Parts of the exercise
[1] In the comments on having children, quote the stretch from "I am in my early" through "the prisoner's dilemma.".
[2] In one to three sentences, explain why the first of the comments on having children rejects the "cannot financially afford to care for them" argument.
[3] According to the comments on having children, what age does the commenter who never wanted children give?

Page text START

I don't buy the "cannot financially afford to care for them" argument. I've seen too many couples that were quite able to care for their kids at birth, but circumstances changed over the years... and many on the opposite arc as well. It's not a one time decision, but a lifetime process, and you can't return a child to the store, with or without a receipt.
I am in my early 30s; I've never wanted children and do not plan to have them.
Within the past few years most of my friends have started to have children. Very few of them considered the impact their having children will have on the planet (although there are a couple). It is one of my reasons for not wanting children. Many people find it difficult to relate to people that do not want to have children as if that is an odd choice. It is certainly something that has begun to put barriers between my friends and I as our lifestyles are now further diverging.
by Maren edited by Stephanie Curtis, MPR News4/30/2012 2:46:44 PM
Everything in life is part of a zero-sum game and questions like this raise the prisoner's dilemma.

Page text END
Extracted information START

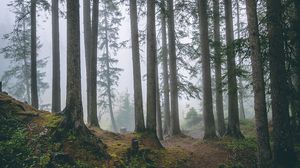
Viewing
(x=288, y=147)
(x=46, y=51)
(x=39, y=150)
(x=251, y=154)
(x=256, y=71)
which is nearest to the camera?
(x=39, y=150)

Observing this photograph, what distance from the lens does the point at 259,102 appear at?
11094 mm

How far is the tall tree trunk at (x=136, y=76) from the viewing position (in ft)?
52.3

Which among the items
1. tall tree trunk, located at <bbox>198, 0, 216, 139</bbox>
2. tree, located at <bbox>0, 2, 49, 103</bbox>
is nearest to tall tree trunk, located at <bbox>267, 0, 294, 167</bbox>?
tall tree trunk, located at <bbox>198, 0, 216, 139</bbox>

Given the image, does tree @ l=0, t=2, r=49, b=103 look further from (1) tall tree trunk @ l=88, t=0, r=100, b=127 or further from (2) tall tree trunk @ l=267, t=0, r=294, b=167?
(2) tall tree trunk @ l=267, t=0, r=294, b=167

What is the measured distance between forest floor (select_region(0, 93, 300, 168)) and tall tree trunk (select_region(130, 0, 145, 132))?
3.07ft

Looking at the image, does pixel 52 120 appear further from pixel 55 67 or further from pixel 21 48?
pixel 21 48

Extracted information END

Exercise answers
[1]
I am in my early 30s; I've never wanted children and do not plan to have them.
Within the past few years most of my friends have started to have children. Very few of them considered the impact their having children will have on the planet (although there are a couple). It is one of my reasons for not wanting children. Many people find it difficult to relate to people that do not want to have children as if that is an odd choice. It is certainly something that has begun to put barriers between my friends and I as our lifestyles are now further diverging.
by Maren edited by Stephanie Curtis, MPR News4/30/2012 2:46:44 PM
Everything in life is part of a zero-sum game and questions like this raise the prisoner's dilemma.

[2] The commenter has seen couples who could care for their kids at birth but whose circumstances changed over the years, and others who went the opposite way. Raising a child is a lifetime process rather than a one-time decision, and a child can't be returned to the store.

[3] Early 30s.